The crashed node logs (even after ~25min):

[ERROR] Failed to call get on a replica owner: 10.131.6.116:4220: key not found
[ERROR] Failed to call get on a replica owner: 10.131.6.116:4220: key not found
[INFO] Routing table has been pushed by 10.129.4.64:4220
[INFO] Moving DMap: kvcache (backup: false) on PartID: 2 to 10.128.4.112:4220
[ERROR] Received DMap: kvcache on PartID: 2 (backup: false) doesn't belong to me
[ERROR] Failed to move DMap: kvcache on PartID: 2 to 10.128.4.112:4220: invalid argument
[INFO] Moving DMap: kvcache (backup: false) on PartID: 3 to 10.128.4.112:4220
[ERROR] Received DMap: kvcache on PartID: 3 (backup: false) doesn't belong to me
[ERROR] Failed to move DMap: kvcache on PartID: 3 to 10.128.4.112:4220: invalid argument

Also in case of a crash I obviously don't control the full life-cycle ;) under normal circumstances I call Shutdown to properly leave the cluster.

buraksezer commented 3 years ago

I have just fixed #61 and merged the fixes in #54. So v0.3.0-beta.6 includes all the fixes and improvements. It's highly recommended.

I'm still iterating over this StatefulSet deployment scenarios. Some of the lines in the logs you shared takes my attention:

[ERROR] Received DMap: kvcache on PartID: 3 (backup: false) doesn't belong to me
[ERROR] Failed to move DMap: kvcache on PartID: 3 to 10.128.4.112:4220: invalid argument

invalid argument error sounds interesting. I'm on it.

cobexer commented 3 years ago

So far v0.3.0-beta.6 is working great! Even manually crashing my microservice multiple times didn't lead to a broken olric cluster any more! Thank you!

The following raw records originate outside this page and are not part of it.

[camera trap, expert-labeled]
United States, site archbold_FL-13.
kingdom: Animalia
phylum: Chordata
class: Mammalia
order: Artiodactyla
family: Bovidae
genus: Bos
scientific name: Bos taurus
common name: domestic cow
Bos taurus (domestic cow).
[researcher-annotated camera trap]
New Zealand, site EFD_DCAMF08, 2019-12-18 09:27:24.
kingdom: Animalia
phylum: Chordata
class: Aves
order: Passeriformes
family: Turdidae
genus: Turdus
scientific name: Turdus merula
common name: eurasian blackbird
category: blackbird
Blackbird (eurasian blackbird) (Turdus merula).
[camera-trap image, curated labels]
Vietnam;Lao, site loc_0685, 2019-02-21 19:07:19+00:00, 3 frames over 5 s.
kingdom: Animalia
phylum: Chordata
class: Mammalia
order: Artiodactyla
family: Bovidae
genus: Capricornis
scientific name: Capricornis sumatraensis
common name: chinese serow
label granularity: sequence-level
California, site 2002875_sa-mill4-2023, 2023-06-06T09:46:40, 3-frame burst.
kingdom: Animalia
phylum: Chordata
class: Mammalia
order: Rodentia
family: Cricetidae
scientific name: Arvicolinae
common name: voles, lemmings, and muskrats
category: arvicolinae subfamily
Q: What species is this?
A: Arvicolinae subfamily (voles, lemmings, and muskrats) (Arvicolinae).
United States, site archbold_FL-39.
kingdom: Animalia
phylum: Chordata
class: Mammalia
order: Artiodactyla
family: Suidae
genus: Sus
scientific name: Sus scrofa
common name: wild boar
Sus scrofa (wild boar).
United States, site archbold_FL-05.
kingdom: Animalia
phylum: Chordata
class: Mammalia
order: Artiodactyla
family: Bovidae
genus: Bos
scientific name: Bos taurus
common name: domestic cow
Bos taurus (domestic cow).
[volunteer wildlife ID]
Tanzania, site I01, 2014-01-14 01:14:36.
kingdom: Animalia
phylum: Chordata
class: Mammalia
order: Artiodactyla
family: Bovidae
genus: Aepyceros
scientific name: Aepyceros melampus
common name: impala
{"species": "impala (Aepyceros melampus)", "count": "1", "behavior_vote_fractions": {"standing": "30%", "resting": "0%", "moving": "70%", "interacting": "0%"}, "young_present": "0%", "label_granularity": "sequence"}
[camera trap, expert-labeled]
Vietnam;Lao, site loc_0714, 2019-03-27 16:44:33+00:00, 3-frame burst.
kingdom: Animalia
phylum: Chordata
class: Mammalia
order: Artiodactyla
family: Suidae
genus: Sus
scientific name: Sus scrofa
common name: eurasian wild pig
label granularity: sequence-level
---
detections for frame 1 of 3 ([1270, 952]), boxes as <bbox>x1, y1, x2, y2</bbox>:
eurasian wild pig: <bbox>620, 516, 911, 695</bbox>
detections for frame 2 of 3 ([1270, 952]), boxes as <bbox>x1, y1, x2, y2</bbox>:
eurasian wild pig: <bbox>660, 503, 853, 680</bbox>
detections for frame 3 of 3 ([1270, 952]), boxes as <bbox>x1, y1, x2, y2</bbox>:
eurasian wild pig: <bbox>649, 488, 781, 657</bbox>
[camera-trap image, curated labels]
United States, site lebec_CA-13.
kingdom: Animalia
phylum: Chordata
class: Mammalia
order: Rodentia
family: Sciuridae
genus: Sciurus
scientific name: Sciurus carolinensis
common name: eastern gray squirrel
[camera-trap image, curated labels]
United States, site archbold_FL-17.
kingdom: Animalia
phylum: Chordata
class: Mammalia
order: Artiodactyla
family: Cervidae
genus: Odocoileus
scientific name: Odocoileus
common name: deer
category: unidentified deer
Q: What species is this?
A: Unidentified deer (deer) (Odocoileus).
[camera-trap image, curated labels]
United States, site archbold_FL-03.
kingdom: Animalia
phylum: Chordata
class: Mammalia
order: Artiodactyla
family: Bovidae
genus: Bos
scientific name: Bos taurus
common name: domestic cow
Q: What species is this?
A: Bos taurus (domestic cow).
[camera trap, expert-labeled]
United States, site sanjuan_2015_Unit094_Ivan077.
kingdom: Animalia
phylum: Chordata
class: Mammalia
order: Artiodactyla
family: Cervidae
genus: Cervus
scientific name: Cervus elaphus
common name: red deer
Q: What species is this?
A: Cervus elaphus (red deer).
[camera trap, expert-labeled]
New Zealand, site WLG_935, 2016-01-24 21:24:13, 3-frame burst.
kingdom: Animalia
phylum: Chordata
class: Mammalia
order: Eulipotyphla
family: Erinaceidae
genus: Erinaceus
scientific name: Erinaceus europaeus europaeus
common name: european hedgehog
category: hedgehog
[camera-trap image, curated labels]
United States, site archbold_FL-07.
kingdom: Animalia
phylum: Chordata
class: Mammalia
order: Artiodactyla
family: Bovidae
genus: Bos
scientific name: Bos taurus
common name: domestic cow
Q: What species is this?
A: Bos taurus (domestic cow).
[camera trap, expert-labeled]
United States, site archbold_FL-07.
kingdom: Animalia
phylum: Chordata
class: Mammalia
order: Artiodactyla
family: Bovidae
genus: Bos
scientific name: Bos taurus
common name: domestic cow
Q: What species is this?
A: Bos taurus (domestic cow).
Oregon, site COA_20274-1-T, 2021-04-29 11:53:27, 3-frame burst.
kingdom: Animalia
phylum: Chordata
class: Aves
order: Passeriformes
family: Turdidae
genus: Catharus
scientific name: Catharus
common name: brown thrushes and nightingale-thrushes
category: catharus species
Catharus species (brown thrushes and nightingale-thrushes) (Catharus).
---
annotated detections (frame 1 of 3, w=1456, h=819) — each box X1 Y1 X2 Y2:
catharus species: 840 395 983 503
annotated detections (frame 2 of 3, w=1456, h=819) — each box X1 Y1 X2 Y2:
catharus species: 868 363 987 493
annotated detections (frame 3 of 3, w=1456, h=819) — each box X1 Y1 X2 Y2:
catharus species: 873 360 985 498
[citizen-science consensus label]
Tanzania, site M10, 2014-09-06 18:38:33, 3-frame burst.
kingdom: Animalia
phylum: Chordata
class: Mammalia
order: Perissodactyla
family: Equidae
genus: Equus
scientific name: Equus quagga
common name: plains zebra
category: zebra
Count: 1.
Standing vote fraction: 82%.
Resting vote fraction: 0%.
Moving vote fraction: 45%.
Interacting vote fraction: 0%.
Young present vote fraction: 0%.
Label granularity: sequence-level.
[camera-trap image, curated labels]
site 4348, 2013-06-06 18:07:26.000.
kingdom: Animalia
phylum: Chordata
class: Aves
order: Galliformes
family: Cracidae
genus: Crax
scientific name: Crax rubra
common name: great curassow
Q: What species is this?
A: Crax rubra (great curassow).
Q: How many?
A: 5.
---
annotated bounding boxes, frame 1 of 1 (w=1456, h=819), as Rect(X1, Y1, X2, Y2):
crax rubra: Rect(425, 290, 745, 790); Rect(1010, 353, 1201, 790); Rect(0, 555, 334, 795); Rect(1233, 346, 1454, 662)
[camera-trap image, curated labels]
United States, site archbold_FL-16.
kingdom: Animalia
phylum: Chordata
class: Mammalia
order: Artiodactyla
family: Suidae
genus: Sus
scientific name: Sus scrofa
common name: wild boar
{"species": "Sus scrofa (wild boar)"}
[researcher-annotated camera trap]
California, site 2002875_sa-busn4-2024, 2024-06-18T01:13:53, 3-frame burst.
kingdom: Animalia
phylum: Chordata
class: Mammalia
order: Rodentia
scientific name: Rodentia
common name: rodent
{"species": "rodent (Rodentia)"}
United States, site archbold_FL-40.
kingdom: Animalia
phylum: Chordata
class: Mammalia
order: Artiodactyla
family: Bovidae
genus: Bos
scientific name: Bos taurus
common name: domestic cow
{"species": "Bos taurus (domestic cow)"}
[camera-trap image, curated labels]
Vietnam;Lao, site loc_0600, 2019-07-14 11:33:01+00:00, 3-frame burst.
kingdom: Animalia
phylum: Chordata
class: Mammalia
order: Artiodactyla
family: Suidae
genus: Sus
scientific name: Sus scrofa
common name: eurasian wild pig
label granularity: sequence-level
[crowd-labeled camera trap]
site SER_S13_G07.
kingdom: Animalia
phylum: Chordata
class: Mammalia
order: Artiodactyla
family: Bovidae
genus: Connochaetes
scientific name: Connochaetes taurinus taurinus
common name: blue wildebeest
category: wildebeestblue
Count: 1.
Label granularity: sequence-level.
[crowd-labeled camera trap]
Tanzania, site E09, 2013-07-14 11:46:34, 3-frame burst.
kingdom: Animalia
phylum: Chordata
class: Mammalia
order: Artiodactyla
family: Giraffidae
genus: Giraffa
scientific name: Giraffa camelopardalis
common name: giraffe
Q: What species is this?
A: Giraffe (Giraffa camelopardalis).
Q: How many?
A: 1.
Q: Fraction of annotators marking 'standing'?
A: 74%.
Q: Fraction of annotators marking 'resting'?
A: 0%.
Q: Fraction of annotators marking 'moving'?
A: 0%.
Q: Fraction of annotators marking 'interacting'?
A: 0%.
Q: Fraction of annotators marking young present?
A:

Not sure if there are multiple callpaths but this is one of them for the [ERROR] Failed to move DMap: kvcache on PartID: 3 to 10.128.4.112:4220: invalid argument:

github.com/buraksezer/olric/internal/flog.Verbose.Printf
    /go/pkg/mod/github.com/buraksezer/olric@v0.3.0-beta.6/internal/flog/flog.go:112
github.com/buraksezer/olric.(*Olric).rebalancePrimaryPartitions.func1
    /go/pkg/mod/github.com/buraksezer/olric@v0.3.0-beta.6/rebalancer.go:177
sync.(*Map).Range
    /usr/local/go/src/sync/map.go:345
github.com/buraksezer/olric.(*Olric).rebalancePrimaryPartitions
    /go/pkg/mod/github.com/buraksezer/olric@v0.3.0-beta.6/rebalancer.go:172
github.com/buraksezer/olric.(*Olric).rebalancer
    /go/pkg/mod/github.com/buraksezer/olric@v0.3.0-beta.6/rebalancer.go:256
github.com/buraksezer/olric.(*Olric).updateRoutingOperation.func1
    /go/pkg/mod/github.com/buraksezer/olric@v0.3.0-beta.6/routing.go:501

And this one for Received DMap: kvcache on PartID: 3 (backup: false) doesn't belong to me:

github.com/buraksezer/olric/internal/flog.Verbose.Printf
    /go/pkg/mod/github.com/buraksezer/olric@v0.3.0-beta.6/internal/flog/flog.go:112
github.com/buraksezer/olric.(*Olric).moveDMapOperation
    /go/pkg/mod/github.com/buraksezer/olric@v0.3.0-beta.6/rebalancer.go:296
github.com/buraksezer/olric.(*Olric).requestDispatcher
    /go/pkg/mod/github.com/buraksezer/olric@v0.3.0-beta.6/olric.go:264
github.com/buraksezer/olric/internal/transport.(*Server).processMessage
    /go/pkg/mod/github.com/buraksezer/olric@v0.3.0-beta.6/internal/transport/server.go:193
github.com/buraksezer/olric/internal/transport.(*Server).processConn
    /go/pkg/mod/github.com/buraksezer/olric@v0.3.0-beta.6/internal/transport/server.go:217
buraksezer commented 3 years ago

So far v0.3.0-beta.6 is working great! Even manually crashing my microservice multiple times didn't lead to a broken olric cluster any more! Thank you!

It's great to hear that!

Not sure if there are multiple callpaths but this is one of them for the [ERROR] Failed to move DMap: kvcache on PartID: 3 to 10.128.4.112:4220: invalid argument:

The crashed node tries to move partitions to itself. I have a possible fix for this but I need to investigate further to be sure.

buraksezer commented 3 years ago

@cobexer Olric v0.3.0-beta.7 is out. Now, Olric properly handles memberlist.NodeUpdate events. I think that it's useful for your deployment scenario.

If you encounter a problem, please let me know.

cobexer commented 3 years ago

I will not be able to test this before the end of november, maybe @sll552 can test the updated library?

buraksezer commented 3 years ago

I'm closing this issue. You feel free to re-open this, if you have any problems on this topic.